━━━ Records for this task

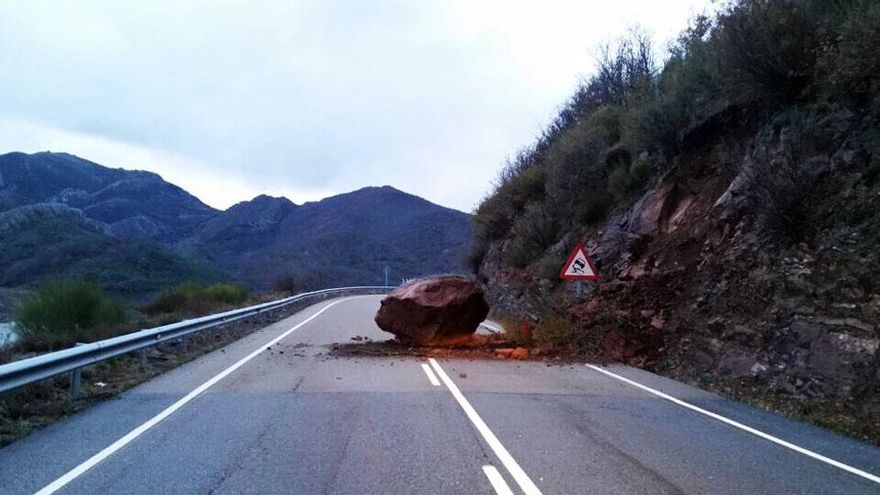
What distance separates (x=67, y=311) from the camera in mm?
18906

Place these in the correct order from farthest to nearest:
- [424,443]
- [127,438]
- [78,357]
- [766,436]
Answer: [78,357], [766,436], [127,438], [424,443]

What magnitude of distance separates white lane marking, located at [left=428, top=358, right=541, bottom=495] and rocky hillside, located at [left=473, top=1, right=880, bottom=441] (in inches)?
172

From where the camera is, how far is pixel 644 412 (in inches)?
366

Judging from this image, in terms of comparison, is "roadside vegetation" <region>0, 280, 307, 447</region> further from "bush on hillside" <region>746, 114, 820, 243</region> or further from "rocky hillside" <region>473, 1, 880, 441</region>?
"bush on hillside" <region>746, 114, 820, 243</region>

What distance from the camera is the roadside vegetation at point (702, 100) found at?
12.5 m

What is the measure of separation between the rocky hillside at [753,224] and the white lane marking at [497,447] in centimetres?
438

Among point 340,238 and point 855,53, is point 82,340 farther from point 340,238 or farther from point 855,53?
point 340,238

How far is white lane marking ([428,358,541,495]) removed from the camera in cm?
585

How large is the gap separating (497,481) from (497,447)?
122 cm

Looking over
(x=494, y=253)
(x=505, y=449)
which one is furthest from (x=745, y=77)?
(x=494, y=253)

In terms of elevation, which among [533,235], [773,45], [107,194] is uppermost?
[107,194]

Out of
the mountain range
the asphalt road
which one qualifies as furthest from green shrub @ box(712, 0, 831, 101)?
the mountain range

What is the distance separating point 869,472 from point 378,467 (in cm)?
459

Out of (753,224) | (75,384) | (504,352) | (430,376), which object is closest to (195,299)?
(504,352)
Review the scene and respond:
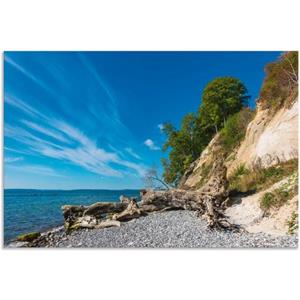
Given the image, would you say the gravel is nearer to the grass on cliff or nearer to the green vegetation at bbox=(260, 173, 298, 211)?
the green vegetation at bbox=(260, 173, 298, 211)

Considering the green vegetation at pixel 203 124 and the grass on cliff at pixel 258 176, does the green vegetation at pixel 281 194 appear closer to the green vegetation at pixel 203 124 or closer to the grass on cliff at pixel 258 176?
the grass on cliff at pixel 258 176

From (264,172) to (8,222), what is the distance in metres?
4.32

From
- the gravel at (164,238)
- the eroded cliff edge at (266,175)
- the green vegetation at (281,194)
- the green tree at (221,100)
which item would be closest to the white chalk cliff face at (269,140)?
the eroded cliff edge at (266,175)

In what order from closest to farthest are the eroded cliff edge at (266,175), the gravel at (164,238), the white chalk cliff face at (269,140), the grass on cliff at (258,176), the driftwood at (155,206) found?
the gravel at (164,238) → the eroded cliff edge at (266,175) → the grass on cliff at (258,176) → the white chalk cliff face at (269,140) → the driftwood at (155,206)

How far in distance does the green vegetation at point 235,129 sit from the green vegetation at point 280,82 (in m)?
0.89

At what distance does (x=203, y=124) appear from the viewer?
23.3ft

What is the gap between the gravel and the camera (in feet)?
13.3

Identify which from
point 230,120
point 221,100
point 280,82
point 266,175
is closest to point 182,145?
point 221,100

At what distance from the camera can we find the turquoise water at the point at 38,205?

━━━━━━

Copy out the lines of the listing above word for word, starting at the line that has "How far in distance" and stopping after its last line.

- _Response to this exercise_
How far in distance does the green vegetation at point 235,129 sit from the green vegetation at point 280,82 (in m)?
0.89

At what distance does (x=203, y=124) appear from the viewer?
23.3ft

What is the gap between the gravel and the camera (in feet)?
13.3

Identify which from
point 230,120
point 221,100
point 280,82
point 266,175
is closest to point 182,145?
point 221,100

At what distance from the camera can we find the turquoise water at the point at 38,205?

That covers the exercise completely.